Employee turnover is inevitable, and while sometimes it can be useful, losing good performers costs you both directly and indirectly.
Studies have estimated direct turnover costs per employee to be 25-30% of an individual employee’s salary/benefits package, with hidden costs inflating that figure substantially. How much does turnover cost your company?
How to Estimate Turnover Costs
- SHRM, the Society for Human Resource Management, once estimated that it costs $3,500.00 to replace one $8.00 per hour employee when all costs — recruiting, interviewing, hiring, training, reduced productivity, etc., were considered. But SHRM’s estimate was the lowest of 17 nationally respected companies who calculate this cost!
- Do a quick calculation: Think of a job in your organization that has experienced high turnover, maybe supervisors. Estimate their annual average pay and the number of supervisors you lose annually. If their average annual pay is $40,000, multiply this by .125% (125% of their annual pay). The result? It costs $50,000 to replace just one supervisor. If you lose ten supervisors a year, you’re spending $500,000 in replacement costs just for supervisors.
Do These Numbers Seem Unbelievable?
Actual turnover costs are usually much higher than we think they are.

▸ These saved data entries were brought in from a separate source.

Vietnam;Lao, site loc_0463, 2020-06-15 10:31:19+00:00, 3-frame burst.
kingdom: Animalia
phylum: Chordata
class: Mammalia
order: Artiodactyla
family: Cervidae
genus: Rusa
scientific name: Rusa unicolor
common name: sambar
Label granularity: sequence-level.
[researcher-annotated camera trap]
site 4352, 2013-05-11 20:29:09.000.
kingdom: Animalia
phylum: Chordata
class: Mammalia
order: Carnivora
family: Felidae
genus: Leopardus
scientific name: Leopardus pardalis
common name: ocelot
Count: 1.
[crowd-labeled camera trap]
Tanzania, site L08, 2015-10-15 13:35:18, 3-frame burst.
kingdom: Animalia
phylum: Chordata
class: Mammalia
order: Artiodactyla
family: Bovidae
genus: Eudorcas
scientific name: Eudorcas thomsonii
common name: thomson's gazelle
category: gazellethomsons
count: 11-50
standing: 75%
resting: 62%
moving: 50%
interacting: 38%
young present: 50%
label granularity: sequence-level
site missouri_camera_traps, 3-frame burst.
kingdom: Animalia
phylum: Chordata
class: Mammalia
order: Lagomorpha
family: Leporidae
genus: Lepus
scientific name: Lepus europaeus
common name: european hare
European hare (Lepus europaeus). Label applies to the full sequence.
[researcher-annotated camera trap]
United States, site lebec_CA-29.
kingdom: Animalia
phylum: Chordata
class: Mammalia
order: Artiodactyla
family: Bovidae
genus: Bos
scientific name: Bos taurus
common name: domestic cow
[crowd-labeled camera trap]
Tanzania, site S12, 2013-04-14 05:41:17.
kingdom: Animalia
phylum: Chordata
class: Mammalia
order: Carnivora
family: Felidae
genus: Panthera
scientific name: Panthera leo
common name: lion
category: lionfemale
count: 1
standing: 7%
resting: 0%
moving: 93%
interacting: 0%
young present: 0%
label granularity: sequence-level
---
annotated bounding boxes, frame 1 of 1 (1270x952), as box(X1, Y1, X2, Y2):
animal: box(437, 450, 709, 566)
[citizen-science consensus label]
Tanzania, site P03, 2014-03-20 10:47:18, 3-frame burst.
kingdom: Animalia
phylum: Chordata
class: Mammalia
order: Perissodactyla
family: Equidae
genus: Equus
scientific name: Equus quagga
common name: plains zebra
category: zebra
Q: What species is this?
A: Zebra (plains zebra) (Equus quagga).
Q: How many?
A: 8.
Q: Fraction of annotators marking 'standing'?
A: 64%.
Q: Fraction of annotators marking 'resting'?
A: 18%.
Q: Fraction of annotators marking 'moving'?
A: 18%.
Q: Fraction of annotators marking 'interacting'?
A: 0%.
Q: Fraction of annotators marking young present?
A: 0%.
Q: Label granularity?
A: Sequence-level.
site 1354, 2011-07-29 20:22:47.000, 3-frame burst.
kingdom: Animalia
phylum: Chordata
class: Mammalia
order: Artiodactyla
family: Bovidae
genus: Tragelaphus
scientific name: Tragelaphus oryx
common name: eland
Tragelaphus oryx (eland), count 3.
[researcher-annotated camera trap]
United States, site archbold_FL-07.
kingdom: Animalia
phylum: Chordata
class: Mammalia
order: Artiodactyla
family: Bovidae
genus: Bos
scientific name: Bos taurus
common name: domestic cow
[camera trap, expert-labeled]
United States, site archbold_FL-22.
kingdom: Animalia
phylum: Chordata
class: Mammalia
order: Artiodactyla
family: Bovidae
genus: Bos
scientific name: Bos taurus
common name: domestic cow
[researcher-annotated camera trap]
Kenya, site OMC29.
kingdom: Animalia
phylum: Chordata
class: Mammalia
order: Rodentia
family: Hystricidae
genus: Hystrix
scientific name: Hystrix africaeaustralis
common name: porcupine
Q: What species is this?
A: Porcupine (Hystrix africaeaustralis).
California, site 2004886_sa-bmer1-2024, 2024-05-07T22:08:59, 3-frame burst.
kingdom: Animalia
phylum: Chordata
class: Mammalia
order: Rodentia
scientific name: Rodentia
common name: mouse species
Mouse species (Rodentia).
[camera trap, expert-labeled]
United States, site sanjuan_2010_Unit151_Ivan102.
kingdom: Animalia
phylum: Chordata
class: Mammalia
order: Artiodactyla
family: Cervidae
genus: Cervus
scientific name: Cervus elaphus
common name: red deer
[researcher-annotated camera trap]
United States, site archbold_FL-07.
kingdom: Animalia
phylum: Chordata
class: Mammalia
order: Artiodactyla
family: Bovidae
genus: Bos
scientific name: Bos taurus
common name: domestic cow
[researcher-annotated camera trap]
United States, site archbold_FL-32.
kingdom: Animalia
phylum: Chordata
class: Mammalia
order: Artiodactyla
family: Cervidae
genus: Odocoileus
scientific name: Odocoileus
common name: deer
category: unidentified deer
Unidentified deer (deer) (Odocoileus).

If you want to find out exactly how much turnover is costing your organization, find an online employee turnover calculator. Just remember that only tangible costs can be calculated on these sites. Intangible costs are just as real and sometimes much greater than quantifiable costs, but they are difficult if not impossible to measure.
Why Don’t More Companies See This as a Costly Problem?
Many companies don’t realize the true cost of turnover, which costs companies in both expertise and dollars, because they have never examined it. Here are four possible reasons:
1. No process is in place to tabulate the costs of turnover.
2. If they are measured, those costs are not reported to top management.
3. Employers think it’s an inescapable cost of doing business — but it’s not!
4. Costs are underestimated, so they don’t cause concern.
How Can You Measure Turnover Costs in Your Organization?
A comprehensive program measures the following costs:
- · Separation costs
- · Replacement costs
- · Training costs
- · Vacancy costs
Separation costs include:
- administrative functions related to termination
- separation/severance pay
- any increase in unemployment compensation.
Replacement costs include the cost of:
- attracting applicants
- preemployment administrative expenses
- acquisition and dissemination of information.
Training costs include both formal and informal training costs. Vacancy costs include the net cost incurred due to increased overtime or temporary employees needed to complete the tasks of the vacant position.
How can you reduce turnover?
When turnover costs are unacceptably high, do an assessment. Find out who is leaving and why. Exit interviews can help you gain information. Then develop a retention program based on your findings.